:: Text passage ::

No Merit Badge for Courage for Boy Scouts

8:05 am in Uncategorized by brasch

Sometime in May, the Boy Scouts of America will decide whether they will allow gays to be members, volunteer leaders, or be employed on the professional staff.

Gay Ex-Boy Scout Leader

In May, the Boy Scouts will decide whether to change their policy on openly gay scout leaders.

The decision may have more to do with funding than with any other policy.

Contributions from individuals, major corporations, and at least 50 United Way agencies stopped because of the Scouts’ anti-gay policy. Among corporations that have not made annual six-figure donations are Intel, Merck, CVS, Chase Manhattan Bank, Verizon, Google, UPS, and Levi Straus. Stephen Spielberg, an Eagle Scout, in protest of the policy against gays dropped off the national advisory council.

The national council was also losing funds because of a drop of about 22 percent in membership the past 13 years.

So, the Scouts sent out a trial balloon a few months ago that it was considering whether or not to remove its anti-gay policy, and allow local units to determine their own policies.

That led to a vicious backlash by the nation’s right-wing, with talk show commentators, media pundits and blowhards, conservative politicians, and equally conservative businessmen backing the Scouts’ right not to allow gays to become members. The right wing formed their own associations and threatened to pull their own funding if the Scouts allowed gay members, volunteer leaders, and professional staff.

Never willing to lead, the Scout executives decided there needed to be another  reconsideration.”

The last “reconsideration” occurred in 1974 when the Scouts ended segregation—a few decades late.

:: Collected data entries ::
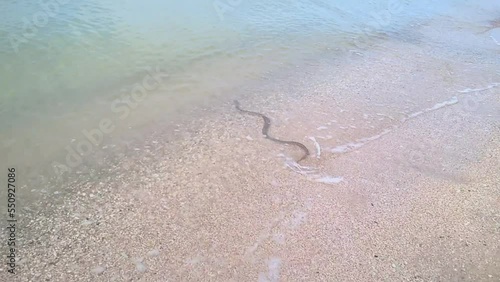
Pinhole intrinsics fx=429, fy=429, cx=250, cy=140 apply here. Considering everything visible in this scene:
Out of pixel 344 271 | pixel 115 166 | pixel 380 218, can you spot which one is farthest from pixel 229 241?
pixel 115 166

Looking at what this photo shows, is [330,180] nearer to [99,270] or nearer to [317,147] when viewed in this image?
[317,147]

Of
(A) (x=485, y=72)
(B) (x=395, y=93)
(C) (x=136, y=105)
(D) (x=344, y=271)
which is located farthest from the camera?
(A) (x=485, y=72)

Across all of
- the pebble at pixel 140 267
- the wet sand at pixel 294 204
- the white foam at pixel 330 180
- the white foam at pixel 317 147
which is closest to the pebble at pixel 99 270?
the wet sand at pixel 294 204

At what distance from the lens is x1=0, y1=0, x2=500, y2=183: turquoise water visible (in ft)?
16.6

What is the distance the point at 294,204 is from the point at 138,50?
444 cm

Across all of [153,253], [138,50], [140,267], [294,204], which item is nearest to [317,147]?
[294,204]

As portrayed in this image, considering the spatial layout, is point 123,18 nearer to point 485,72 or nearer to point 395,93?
point 395,93

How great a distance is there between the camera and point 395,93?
6.15 metres

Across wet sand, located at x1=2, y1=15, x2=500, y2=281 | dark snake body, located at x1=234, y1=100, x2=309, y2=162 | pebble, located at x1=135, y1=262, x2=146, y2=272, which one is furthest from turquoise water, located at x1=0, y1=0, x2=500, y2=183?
pebble, located at x1=135, y1=262, x2=146, y2=272

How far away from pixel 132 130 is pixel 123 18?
13.9ft

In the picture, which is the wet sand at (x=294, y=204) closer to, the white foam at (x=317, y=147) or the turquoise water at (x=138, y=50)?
the white foam at (x=317, y=147)

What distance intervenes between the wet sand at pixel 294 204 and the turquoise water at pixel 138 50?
89cm

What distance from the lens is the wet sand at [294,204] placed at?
3.08m

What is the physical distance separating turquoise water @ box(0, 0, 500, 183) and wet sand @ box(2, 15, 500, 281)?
35.2 inches
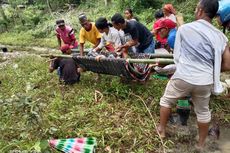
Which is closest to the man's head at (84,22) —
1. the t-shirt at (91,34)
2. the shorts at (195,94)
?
the t-shirt at (91,34)

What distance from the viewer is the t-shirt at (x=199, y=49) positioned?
3354 mm

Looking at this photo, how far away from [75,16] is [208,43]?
13901 millimetres

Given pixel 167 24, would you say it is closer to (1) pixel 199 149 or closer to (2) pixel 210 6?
(2) pixel 210 6

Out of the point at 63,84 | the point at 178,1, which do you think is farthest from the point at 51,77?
the point at 178,1

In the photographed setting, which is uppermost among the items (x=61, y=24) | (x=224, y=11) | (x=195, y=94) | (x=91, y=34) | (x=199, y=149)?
(x=224, y=11)

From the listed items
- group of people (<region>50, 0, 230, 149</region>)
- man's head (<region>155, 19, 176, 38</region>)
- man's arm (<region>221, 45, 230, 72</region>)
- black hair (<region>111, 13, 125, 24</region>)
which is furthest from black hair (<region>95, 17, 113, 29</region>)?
man's arm (<region>221, 45, 230, 72</region>)

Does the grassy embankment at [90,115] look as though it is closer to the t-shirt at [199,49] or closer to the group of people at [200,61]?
the group of people at [200,61]

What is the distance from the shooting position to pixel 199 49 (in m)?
3.37

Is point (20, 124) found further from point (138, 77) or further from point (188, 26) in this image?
point (188, 26)

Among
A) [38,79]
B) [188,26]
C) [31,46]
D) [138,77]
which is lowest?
[31,46]

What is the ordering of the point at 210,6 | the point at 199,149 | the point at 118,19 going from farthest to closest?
1. the point at 118,19
2. the point at 199,149
3. the point at 210,6

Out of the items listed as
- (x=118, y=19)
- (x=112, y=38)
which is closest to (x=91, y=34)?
(x=112, y=38)

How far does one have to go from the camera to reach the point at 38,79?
6.61m

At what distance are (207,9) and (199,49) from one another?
411 millimetres
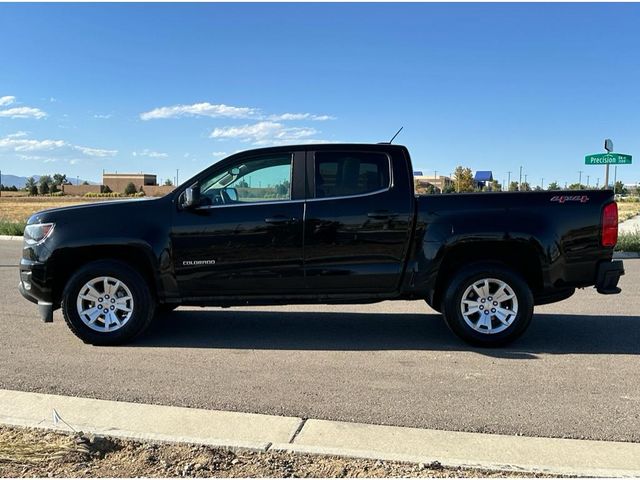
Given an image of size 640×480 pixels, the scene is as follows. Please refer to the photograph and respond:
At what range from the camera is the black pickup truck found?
5.64 metres

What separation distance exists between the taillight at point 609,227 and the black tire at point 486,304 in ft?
2.93

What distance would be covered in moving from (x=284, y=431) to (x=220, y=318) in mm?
3701

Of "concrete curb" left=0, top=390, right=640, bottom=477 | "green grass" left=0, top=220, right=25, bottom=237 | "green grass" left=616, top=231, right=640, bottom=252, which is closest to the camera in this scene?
"concrete curb" left=0, top=390, right=640, bottom=477

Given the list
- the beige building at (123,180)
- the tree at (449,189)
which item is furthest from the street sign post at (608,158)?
the beige building at (123,180)

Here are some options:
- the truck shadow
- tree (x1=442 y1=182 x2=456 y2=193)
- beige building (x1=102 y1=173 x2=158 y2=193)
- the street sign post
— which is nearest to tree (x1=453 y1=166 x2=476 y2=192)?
tree (x1=442 y1=182 x2=456 y2=193)

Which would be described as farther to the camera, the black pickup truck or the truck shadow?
the truck shadow

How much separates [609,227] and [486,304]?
140 cm

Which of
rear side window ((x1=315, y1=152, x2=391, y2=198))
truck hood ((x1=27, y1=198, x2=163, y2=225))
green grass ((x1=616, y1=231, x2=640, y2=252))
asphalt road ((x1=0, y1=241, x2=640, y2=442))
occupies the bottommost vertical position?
asphalt road ((x1=0, y1=241, x2=640, y2=442))

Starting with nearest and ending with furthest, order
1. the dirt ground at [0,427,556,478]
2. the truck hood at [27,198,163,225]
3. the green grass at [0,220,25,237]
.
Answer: the dirt ground at [0,427,556,478], the truck hood at [27,198,163,225], the green grass at [0,220,25,237]

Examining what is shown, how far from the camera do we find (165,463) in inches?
124

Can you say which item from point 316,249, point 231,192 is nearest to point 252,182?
point 231,192

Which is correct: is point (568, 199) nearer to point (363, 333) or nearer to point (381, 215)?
point (381, 215)

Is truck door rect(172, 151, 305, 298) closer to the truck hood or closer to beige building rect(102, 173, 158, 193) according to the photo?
the truck hood

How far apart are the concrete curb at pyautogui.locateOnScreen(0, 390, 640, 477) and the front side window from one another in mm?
2423
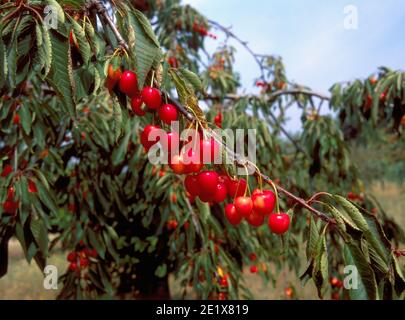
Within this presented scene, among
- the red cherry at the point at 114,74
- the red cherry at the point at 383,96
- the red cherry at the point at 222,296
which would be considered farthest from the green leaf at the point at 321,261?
the red cherry at the point at 383,96

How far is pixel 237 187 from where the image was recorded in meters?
1.04

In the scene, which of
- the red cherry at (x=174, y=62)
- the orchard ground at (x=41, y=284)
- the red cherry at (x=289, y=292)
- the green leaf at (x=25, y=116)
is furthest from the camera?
the orchard ground at (x=41, y=284)

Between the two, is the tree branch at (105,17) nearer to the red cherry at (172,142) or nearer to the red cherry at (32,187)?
the red cherry at (172,142)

:: Instructions to follow ::
Reproduce verbatim the part of the Boy Scouts post starting at "No Merit Badge" and ending at "national advisory council.". Nothing in the listing is needed for this work.

:: Solution ::
No Merit Badge for Courage for Boy Scouts

8:05 am in Uncategorized by brasch

Sometime in May, the Boy Scouts of America will decide whether they will allow gays to be members, volunteer leaders, or be employed on the professional staff.

Gay Ex-Boy Scout Leader

In May, the Boy Scouts will decide whether to change their policy on openly gay scout leaders.

The decision may have more to do with funding than with any other policy.

Contributions from individuals, major corporations, and at least 50 United Way agencies stopped because of the Scouts’ anti-gay policy. Among corporations that have not made annual six-figure donations are Intel, Merck, CVS, Chase Manhattan Bank, Verizon, Google, UPS, and Levi Straus. Stephen Spielberg, an Eagle Scout, in protest of the policy against gays dropped off the national advisory council.